Bangkok tap water may turn brackish as seawater intrudes into Chao Phraya
The Office of National Water Resources (ONWR) is keeping a close watch on the intrusion of seawater into the Chao Phraya River, to the extent that it may affect the production of tap water.
ONWR secretary-general Somkiat Prajamwong said that they have been coordinating with the Royal Irrigation Department and the Electricity Generating Authority of Thailand (EGAT) to increase the release of water from four main reservoirs by about 10 million cubic metres/day until January 5th, in order to flush seawater out of the river.
He admitted, however, that there might not be sufficient flow from the reservoirs, namely Bhumibol, Sirikit, Pasak and Kwae Noi Bamrungdaen, to have the desired effect in late January and February and that this might affect the quality of tap water.
Water is drawn from the Chao Phraya River at Samlae in Pathum Thani province into Klong Prapa for treatment and distributed to consumers in Bangkok and its suburbs.

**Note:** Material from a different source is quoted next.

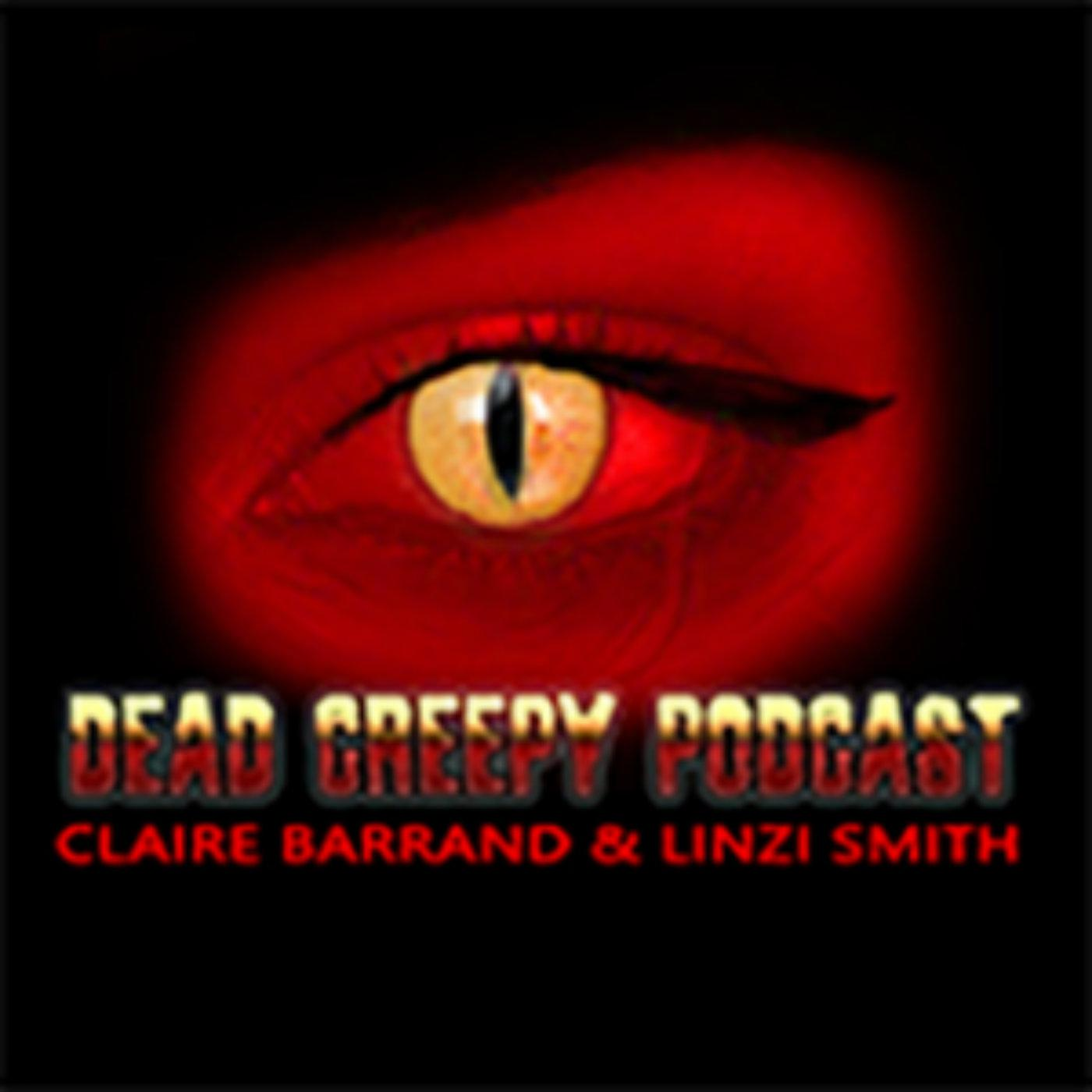 Dead Creepy Podcast - Claire Barrand | Listen Notes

Informed sources in the ONWR said that the combined volume of usable water in all reservoirs across the country, estimated at 260 billion cubic metres, has been falling steadily since the beginning of this year due to drought, which could be worse than that in 2015. Data from NASA shows that the Earth is experiencing the hottest period in 120 years.
The four main reservoirs currently contain a combined volume of 4.461 billion cubic metres of usable water, but the expected demand for consumption and ecological preservation is estimated at 5 billion cubic metres.
At present, the salinity of tap water is measured at 0.21 grams/litre, which does not yet exceed standard levels. If the salinity exceeds 0.5 grams/litre, the tap water may turn brackish.